→ **Collected data**:
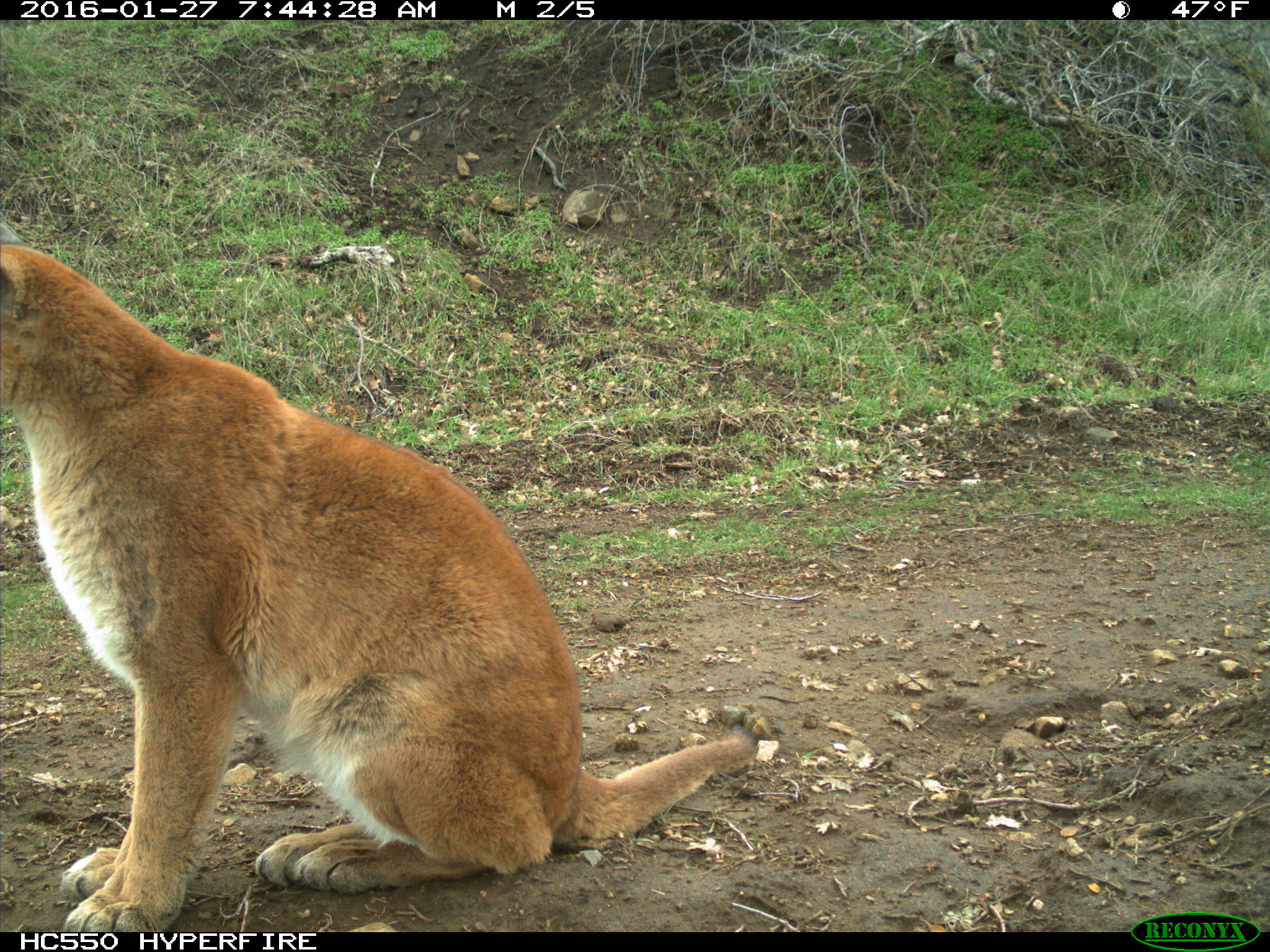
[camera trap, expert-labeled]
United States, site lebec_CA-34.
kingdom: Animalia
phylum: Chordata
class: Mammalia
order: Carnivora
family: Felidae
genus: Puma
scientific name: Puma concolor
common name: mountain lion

→ **Task item**:
Each of the lines above should be transcribed exactly; no image is to be copied.

→ **Result for this task**:
[camera trap, expert-labeled]
United States, site lebec_CA-34.
kingdom: Animalia
phylum: Chordata
class: Mammalia
order: Carnivora
family: Felidae
genus: Puma
scientific name: Puma concolor
common name: mountain lion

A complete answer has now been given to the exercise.